Antigua, US discuss trade dispute
Antigua Prime Minister Gaston Browne and his team (left) in discussion with U.S. Ambassador Michael Froman and his delegation of the U.S. Trade Office.
Photo courtesy of Antigua and Barbuda government

One day after Antigua and Barbuda Prime Minister Gaston Browne addressed the United Nations General Assembly during which he called on the United States government to settle the outstanding World Trade Organization (WTO) Gaming issue with Antigua and Barbuda, the prime minister held bilateral talks with senior U.S. officials designed to resolve the issue.

An Antigua and Barbuda government statement here on Monday said Browne met U.S. Trade Representative, Michael Froman, at the U.N. Mission of Antigua and Barbuda on Friday, “where both men sat down to open dialogue about the stalled trade dispute and discussed practical ways in which the matter could be brought to a conclusion.”

Browne was accompanied by the Minister of Foreign Affairs and International Trade Charles “Max” Fernandez and Permanent Secretary in the Ministry of Foreign Affairs, Ambassador Colin Murdoch.

“Both sides agreed to put a team together to work out the details of their discussion, and PM Browne undertook to name his team within a week,” the statement said.

“I am encouraged that my administration has been able to secure a meeting with the U.S. Trade Representative, Ambassador Froman so early,” said Browne, stating that Froman is a cabinet-level officer of the U.S. government, adding that “this should facilitate decision-making on policy matters.”
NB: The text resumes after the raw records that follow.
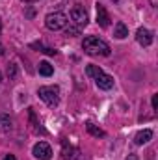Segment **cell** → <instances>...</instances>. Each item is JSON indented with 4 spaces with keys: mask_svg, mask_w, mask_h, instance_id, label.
Returning a JSON list of instances; mask_svg holds the SVG:
<instances>
[{
    "mask_svg": "<svg viewBox=\"0 0 158 160\" xmlns=\"http://www.w3.org/2000/svg\"><path fill=\"white\" fill-rule=\"evenodd\" d=\"M82 48L89 56H110V45L106 41L99 39L97 36H87L84 38Z\"/></svg>",
    "mask_w": 158,
    "mask_h": 160,
    "instance_id": "obj_1",
    "label": "cell"
},
{
    "mask_svg": "<svg viewBox=\"0 0 158 160\" xmlns=\"http://www.w3.org/2000/svg\"><path fill=\"white\" fill-rule=\"evenodd\" d=\"M86 73H87V77L95 78V84H97L101 89H112V88H114V77L106 75L101 67H97V65H87V67H86Z\"/></svg>",
    "mask_w": 158,
    "mask_h": 160,
    "instance_id": "obj_2",
    "label": "cell"
},
{
    "mask_svg": "<svg viewBox=\"0 0 158 160\" xmlns=\"http://www.w3.org/2000/svg\"><path fill=\"white\" fill-rule=\"evenodd\" d=\"M37 95L43 102H47L48 106H56L60 102V89L58 86H41L37 89Z\"/></svg>",
    "mask_w": 158,
    "mask_h": 160,
    "instance_id": "obj_3",
    "label": "cell"
},
{
    "mask_svg": "<svg viewBox=\"0 0 158 160\" xmlns=\"http://www.w3.org/2000/svg\"><path fill=\"white\" fill-rule=\"evenodd\" d=\"M45 24H47L48 30H54L56 32V30H62V28L67 26V17L62 11H54V13H48L45 17Z\"/></svg>",
    "mask_w": 158,
    "mask_h": 160,
    "instance_id": "obj_4",
    "label": "cell"
},
{
    "mask_svg": "<svg viewBox=\"0 0 158 160\" xmlns=\"http://www.w3.org/2000/svg\"><path fill=\"white\" fill-rule=\"evenodd\" d=\"M32 155L37 160H50L52 158V149H50V145H48L47 142H39V143L34 145Z\"/></svg>",
    "mask_w": 158,
    "mask_h": 160,
    "instance_id": "obj_5",
    "label": "cell"
},
{
    "mask_svg": "<svg viewBox=\"0 0 158 160\" xmlns=\"http://www.w3.org/2000/svg\"><path fill=\"white\" fill-rule=\"evenodd\" d=\"M71 19H73L75 24H78V26H86V24H87V11L84 9V6H75V8H73Z\"/></svg>",
    "mask_w": 158,
    "mask_h": 160,
    "instance_id": "obj_6",
    "label": "cell"
},
{
    "mask_svg": "<svg viewBox=\"0 0 158 160\" xmlns=\"http://www.w3.org/2000/svg\"><path fill=\"white\" fill-rule=\"evenodd\" d=\"M136 41H138L140 45H143V47H149V45L153 43V32L147 30V28H138V32H136Z\"/></svg>",
    "mask_w": 158,
    "mask_h": 160,
    "instance_id": "obj_7",
    "label": "cell"
},
{
    "mask_svg": "<svg viewBox=\"0 0 158 160\" xmlns=\"http://www.w3.org/2000/svg\"><path fill=\"white\" fill-rule=\"evenodd\" d=\"M97 24L101 28H108L110 26V15L104 9V6H101V4H97Z\"/></svg>",
    "mask_w": 158,
    "mask_h": 160,
    "instance_id": "obj_8",
    "label": "cell"
},
{
    "mask_svg": "<svg viewBox=\"0 0 158 160\" xmlns=\"http://www.w3.org/2000/svg\"><path fill=\"white\" fill-rule=\"evenodd\" d=\"M151 138H153V130L145 128V130H140V132L136 134V138H134V143H136V145H143V143H147Z\"/></svg>",
    "mask_w": 158,
    "mask_h": 160,
    "instance_id": "obj_9",
    "label": "cell"
},
{
    "mask_svg": "<svg viewBox=\"0 0 158 160\" xmlns=\"http://www.w3.org/2000/svg\"><path fill=\"white\" fill-rule=\"evenodd\" d=\"M114 36H116L117 39H125V38L128 36V28L125 26V22H117V24H116V30H114Z\"/></svg>",
    "mask_w": 158,
    "mask_h": 160,
    "instance_id": "obj_10",
    "label": "cell"
},
{
    "mask_svg": "<svg viewBox=\"0 0 158 160\" xmlns=\"http://www.w3.org/2000/svg\"><path fill=\"white\" fill-rule=\"evenodd\" d=\"M54 73V67L48 63V62H41L39 63V75H43V77H50Z\"/></svg>",
    "mask_w": 158,
    "mask_h": 160,
    "instance_id": "obj_11",
    "label": "cell"
},
{
    "mask_svg": "<svg viewBox=\"0 0 158 160\" xmlns=\"http://www.w3.org/2000/svg\"><path fill=\"white\" fill-rule=\"evenodd\" d=\"M86 127H87V132H89L91 136H95V138H102V136H104V130L99 128V127H95L93 123H87Z\"/></svg>",
    "mask_w": 158,
    "mask_h": 160,
    "instance_id": "obj_12",
    "label": "cell"
},
{
    "mask_svg": "<svg viewBox=\"0 0 158 160\" xmlns=\"http://www.w3.org/2000/svg\"><path fill=\"white\" fill-rule=\"evenodd\" d=\"M11 128H13L11 119H9L7 116H0V130H2V132H9Z\"/></svg>",
    "mask_w": 158,
    "mask_h": 160,
    "instance_id": "obj_13",
    "label": "cell"
},
{
    "mask_svg": "<svg viewBox=\"0 0 158 160\" xmlns=\"http://www.w3.org/2000/svg\"><path fill=\"white\" fill-rule=\"evenodd\" d=\"M15 71H17V69H15V65H9V67H7V77H9V78H13V77H15Z\"/></svg>",
    "mask_w": 158,
    "mask_h": 160,
    "instance_id": "obj_14",
    "label": "cell"
},
{
    "mask_svg": "<svg viewBox=\"0 0 158 160\" xmlns=\"http://www.w3.org/2000/svg\"><path fill=\"white\" fill-rule=\"evenodd\" d=\"M78 34V28H67V36H77Z\"/></svg>",
    "mask_w": 158,
    "mask_h": 160,
    "instance_id": "obj_15",
    "label": "cell"
},
{
    "mask_svg": "<svg viewBox=\"0 0 158 160\" xmlns=\"http://www.w3.org/2000/svg\"><path fill=\"white\" fill-rule=\"evenodd\" d=\"M153 108H158V95H153Z\"/></svg>",
    "mask_w": 158,
    "mask_h": 160,
    "instance_id": "obj_16",
    "label": "cell"
},
{
    "mask_svg": "<svg viewBox=\"0 0 158 160\" xmlns=\"http://www.w3.org/2000/svg\"><path fill=\"white\" fill-rule=\"evenodd\" d=\"M125 160H140V158H138L136 155H128V157H126V158H125Z\"/></svg>",
    "mask_w": 158,
    "mask_h": 160,
    "instance_id": "obj_17",
    "label": "cell"
},
{
    "mask_svg": "<svg viewBox=\"0 0 158 160\" xmlns=\"http://www.w3.org/2000/svg\"><path fill=\"white\" fill-rule=\"evenodd\" d=\"M4 160H17V158H15L13 155H6V157H4Z\"/></svg>",
    "mask_w": 158,
    "mask_h": 160,
    "instance_id": "obj_18",
    "label": "cell"
},
{
    "mask_svg": "<svg viewBox=\"0 0 158 160\" xmlns=\"http://www.w3.org/2000/svg\"><path fill=\"white\" fill-rule=\"evenodd\" d=\"M151 6H158V0H151Z\"/></svg>",
    "mask_w": 158,
    "mask_h": 160,
    "instance_id": "obj_19",
    "label": "cell"
},
{
    "mask_svg": "<svg viewBox=\"0 0 158 160\" xmlns=\"http://www.w3.org/2000/svg\"><path fill=\"white\" fill-rule=\"evenodd\" d=\"M4 54V47H2V43H0V56Z\"/></svg>",
    "mask_w": 158,
    "mask_h": 160,
    "instance_id": "obj_20",
    "label": "cell"
},
{
    "mask_svg": "<svg viewBox=\"0 0 158 160\" xmlns=\"http://www.w3.org/2000/svg\"><path fill=\"white\" fill-rule=\"evenodd\" d=\"M22 2H37V0H22Z\"/></svg>",
    "mask_w": 158,
    "mask_h": 160,
    "instance_id": "obj_21",
    "label": "cell"
},
{
    "mask_svg": "<svg viewBox=\"0 0 158 160\" xmlns=\"http://www.w3.org/2000/svg\"><path fill=\"white\" fill-rule=\"evenodd\" d=\"M0 28H2V21H0Z\"/></svg>",
    "mask_w": 158,
    "mask_h": 160,
    "instance_id": "obj_22",
    "label": "cell"
},
{
    "mask_svg": "<svg viewBox=\"0 0 158 160\" xmlns=\"http://www.w3.org/2000/svg\"><path fill=\"white\" fill-rule=\"evenodd\" d=\"M0 80H2V73H0Z\"/></svg>",
    "mask_w": 158,
    "mask_h": 160,
    "instance_id": "obj_23",
    "label": "cell"
}]
</instances>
Browne had devoted a significant part of his address to the U.N. General Assembly on Thursday to the WTO gaming case, claiming that the international trading system had not delivered economic justice for Antigua and Barbuda.

In his meeting with Froman, Browne outlined the economic losses suffered by Antigua and Barbuda as a result of U.S. non-compliance with the WTO ruling, according to the statement.

Both sides are expected to resume discussions in the coming weeks, the statement said.